Today I am mourning for the lost U.S. Senate and the dashed hopes of a Maine without a bully in the governor’s pulpit. NPR details the grim news as I drive from Galena, Illinois, to Urbana, Indiana. I voted a month ago and have been removed from the political posturing and campaign shenanigans, but the election results forced me to reenter the real world. After the analysis and editorializing of Monday (Wednesday?) morning quarterbacks, Diane Rehm hosted an uplifting show with Peter Yarrow and Noel Paul Stookey, who sang and talked about their 50 years of music and protest (along with Mary Travers). And their commitment to carrying on the good fight. The day got better as I belted out along with them, “If I Had a Hammer.”
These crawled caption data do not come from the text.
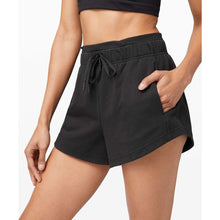 Load image into Gallery viewer, Lululemon Inner Glow Terry 3" High Rise Activewear Short Black 4
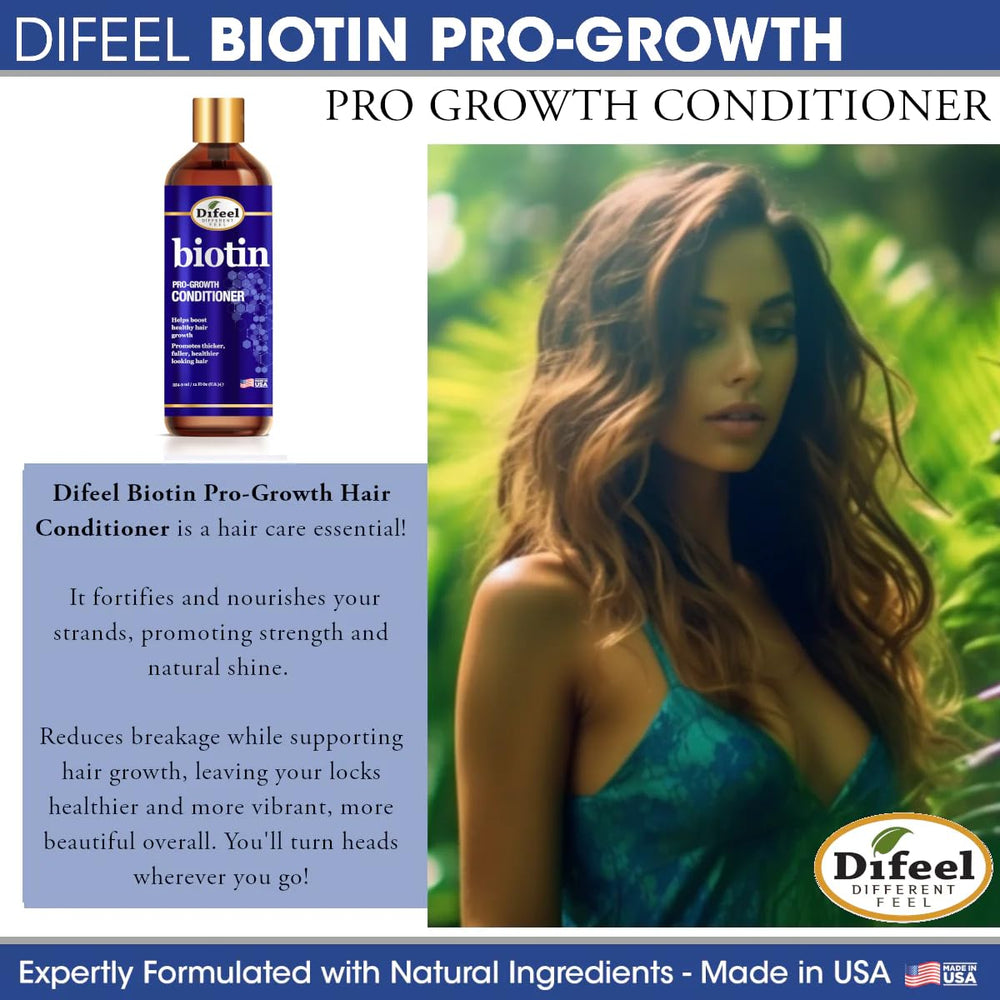 Difeel Pro-Growth Biotin Shampoo en cabellera recién lavada, cabello más fuerte y brillo natural.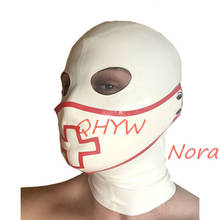 Máscara de látex Natural 100% puro para mujer, capucha con boca abierta y ojos con máscara facial de enfermera, disfraces de cosplay, anime 2024 - compra barato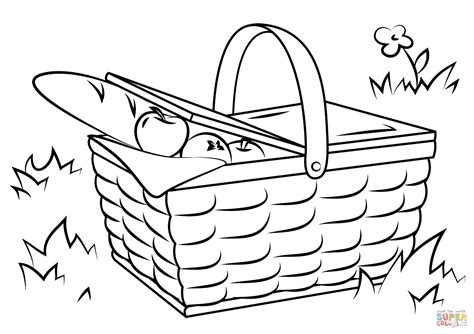 picnic basket coloring pages   kids   page basket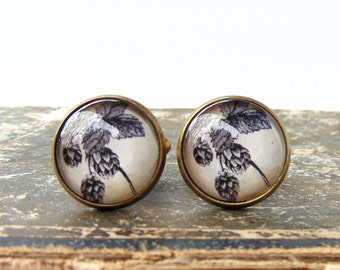 Beer Hops Cuff Links in Bronze , Silver Finish , or Stainless Steel - Home Brew - Wedding - Craft Beer - Beer Cufflinks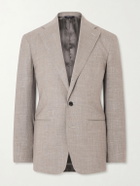 Saman Amel - Slim-Fit Basketweave Wool, Silk and Linen-Blend Blazer - Gray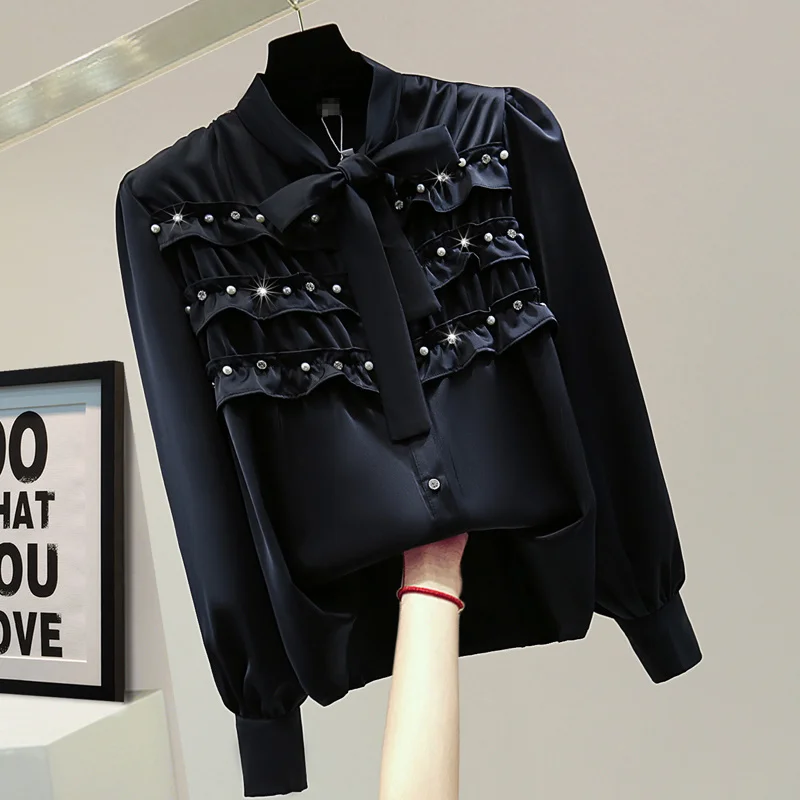 

Solid Ruffles Bow Collar Diamonds Beading Shirt Women 2021 Korean Autumn Long Sleeve Blouse Fashion OL Elegant Tops Black White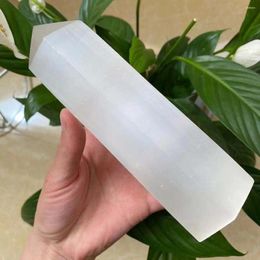 Decorative Figurines Natural White Selenite Rod Crystal Quartz Obelisk Reiki Healing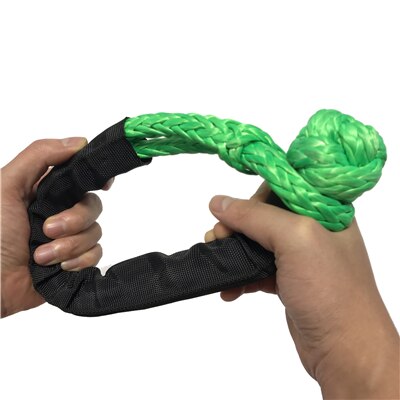 Manille de remorquage souple verte 15T | Corde synthétique, barre de remorquage, manille de choc pour Jeep JK, accessoires de récupération hors route 4x4accessoires: 15T Capacity-green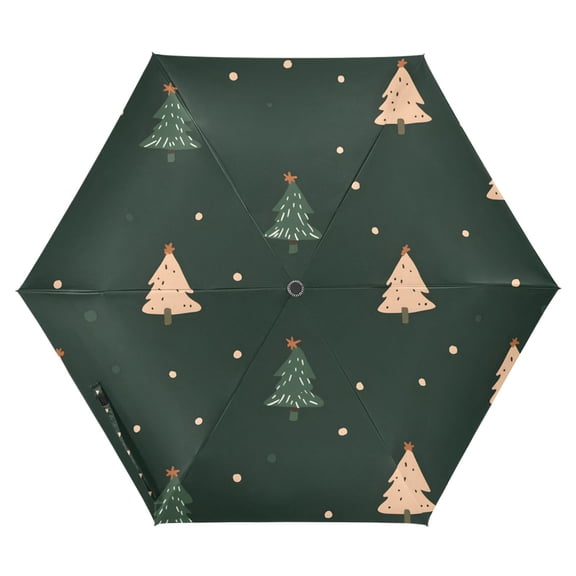 FORMRS Travel Umbrella Folding Auto Open Close Windproof Rain UV Protection, Pink Christmas Trees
I arrived in Galena, Illinois, late the previous night, about 7:30 p.m. after a near-miss with a beautiful, antlered deer. I saw what I thought was a person on the side of the road, swerved and just brushed against the big buck. I could see his face and feel his presence close to me. I felt a link to him—both of us happy our encounter ended well. Not long afterward, a skunk scuttled across the road in front of me. Again, I just missed him and was equally happy to have come away unscathed. John has plenty of skunk de-scenter, but it wouldn’t have done me any good.
Driving across Iowa again after leaving Minneapolis, I had to train myself not to react to the tumbleweed as it rolled into my path and onto the other side of the road. Big balls of what looked like twine tumbled into the road and beyond, carried by the winds that blow steadily across the plains. The Mississippi River made its appearance again in Illinois. Hard to believe its mighty waters reach from Minnesota to Illinois and all the way to New Orleans.

Steve, a former VISTA who volunteered to put me up for the night in Galena, had been working at the polls all day and had not returned when I arrived. Marlin, a handyman who works with him on his house, greeted me instead. We had an interesting chat about his travels and his work delivering supplies to food pantries in the area. When I told him I was from Maine, he asked (kiddingly) if that was in Canada, since it was “waaaay up there.” (Of course, Illinois is 40 degrees North latitude and the southern part of Maine is only 43.4 degrees North).
When Steve arrived home, he told me about his service in AmeriCorps, the Peace Corps (he served for eight months in Jordan), and his VISTA assignment with the food bank where Marlin works. Instead of taking the stipend as I did, he opted for the educational benefit and studied Spanish in Honduras and Argentina. Now that his VISTA stint has ended, he’s focusing on finishing his house. Located on a country hillside, the house is open concept with a loft, beautiful tiled floors upstairs and down, and huge windows and skylights with views of fields and sky. He said that now that the corn crops have been cut, he often sees deer grazing in the fields. I slept in a downstairs bedroom on a wonderfully comfortable bed.
John would have envied the huge ladder in the entryway, which Steve purchased in order to work on the skylight trim. As big as it was, however, the ladder didn’t quite reach. Steve wasn’t sure what his next step would be. Meanwhile, the ladder rests on the wall below the skylight, the ends covered with a pair of socks to protect the finish.
Before I left for Indiana, Steve provided a delicious breakfast of nuts and dried fruit mixed with cereal, orange juice, and strong coffee. He told me about his life and the twists and turns it had taken from graduate school to his work as a driver (including a brief stint as a fork lift operator), various other jobs, and as a security guard at high-end stores over the past decades. A self-described gambler, he has visited casinos throughout the world. He gave me a magnet from a casino in Reno as a keepsake and a book and sent me off with a yogurt drink and a map of Illinois, after outlining an alternate route, which I took, to avoid Chicago traffic.
The traffic into Indiana, however, held me up for at least a half-hour. A huge line of trucks loomed over my little car as we waited for who-knows-what to clear so we could continue on our way.
I finally arrived at Sherilyn and Phil’s in Urbana at around 5 pm after losing an hour when I crossed another time zone somewhere within Indiana. Now I’m on Maine time, so I should be used to it by the time I arrive home. I hadn’t seen Sherilyn since 1978 and yet she looked just as I remembered her. It was so good to see her again! We’ve already begun the recitation of stories our families shared during our long association. Her father and mine were Army buddies, and the two families became close friends. Every two or three years, one family would travel to Indiana or Maine for a visit. There’s a lot of history there.